Thinley Namgay

The Joint Session (JS) of Parliament yesterday adopted the highly disputed Civil Liability Bill of 2022, also known as the Tort Bill. 

The bill, which received mixed reactions, aims to establish an efficient public service system and foster a safe and just society through enhanced accountability, good governance, and the rule of law.

Out of the 64 members present during the voting process, the Bill garnered 44 votes in favour, while 13 members voted against it. Seven members opted to abstain from the vote, signalling the contentious nature of the legislation.

The Tort Bill holds immense significance as it seeks to prevent instances of negligent deaths and injuries while ensuring fair compensation for losses and damages incurred by individuals and public property due to civil wrongdoings.

During the legislative process, a total of 81 clauses faced heated debate between the two houses of parliament. To address these disputes, the Joint Committee (JC) was formed with the objective of finding common ground and resolving contentious sections.

MP for Bartsham-Shongphu, Passang Dorji (PhD), the chairperson of the Committee, presented 36 practical clauses to the JS during yesterday’s session, garnering significant support from the members. The remaining clauses primarily pertained to matters such as translation, sequencing, and redundant provisions.

One particularly disputed clause concerned the remedies for deaths resulting from wrongdoings. The National Council (NC) proposed that the maximum compensation award to a claimant in the case of a person’s death should be equivalent to 21 years of the minimum wage. However, the National Assembly (NA) reduced this figure to 10 years of the minimum wage. Ultimately, the Joint Session endorsed the Committee’s recommendation of a minimum compensation period of 15 years.

Chairperson Passang Dorji argued that a minimum of 15 years was a reasonable timeframe considering the repeal of other sub-sections that previously allowed damages for gratuitous attendant care services. He highlighted that if the remedy were set at 10 years of minimum wage, it would amount to Nu 675,000.

However, there were dissenting voices. MP for Drametse-Ngatshang, Ugyen Wangdi, and Lyonpo Yeshey Penjore argued that maintaining the compensation period at 10 years would be a more practical approach. Lyonpo pointed out that if the national wage rate increased to Nu 500 per day, the compensation amount would reach approximately 2.7 million.

Regarding damages for loss of earnings, the JS  decided to adopt the Committee’s proposal, which suggests that the maximum penalty imposed by the court should range from a minimum of 10 years to a maximum of 15 years of the minimum wage.

The issue of contributory negligence sparked debates as well. The NC maintained that an employer could not claim defence in personal injury cases caused by the negligence of an employee who was in common employment with the injured person at the time of the incident. However, the NA and the JC ultimately cancelled this section, with some members arguing that its repeal could also hold employees accountable.
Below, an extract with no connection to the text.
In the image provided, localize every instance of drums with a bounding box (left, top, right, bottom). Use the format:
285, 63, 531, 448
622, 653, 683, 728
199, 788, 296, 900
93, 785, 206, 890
On the subject of professional duty, the Committee accepted the NC’s  recommendation. The clause stipulates that a person providing professional services would not be liable for negligence if their actions were deemed competent professional practice, widely accepted by professionals in the country at the time of providing service. 

However, the court has the authority to disregard peer professional opinion if it considers it irrational or contrary to  a written law.

Regarding liability for livestock trespass under section 71, the NC proposed that livestock owners should be held accountable for any harm caused. However, the  NA  and the JC revoked this proposal, emphasising the need for mutual resolution of such matters.

The Tort Bill also outlines compensation for non-economic losses, including pain and suffering, mental harm, and loss of enjoyment of life. Individuals affected by civil wrongdoings would be entitled to ten years of the minimum wage as per the provisions of the bill. 

The Bill initially underwent deliberation in the  last year. In July 2022, the NC adopted it and subsequently forwarded it to the NA.

Once the Bill officially becomes an Act, an estimated Nu 3 million will be allocated for the drafting of relevant rules and regulations, consultation purposes, and the implementation of advocacy programmes and research.

The Bill will now be submitted to His Majesty the King for the Royal Assent, marking a critical step toward its enactment and subsequent implementation.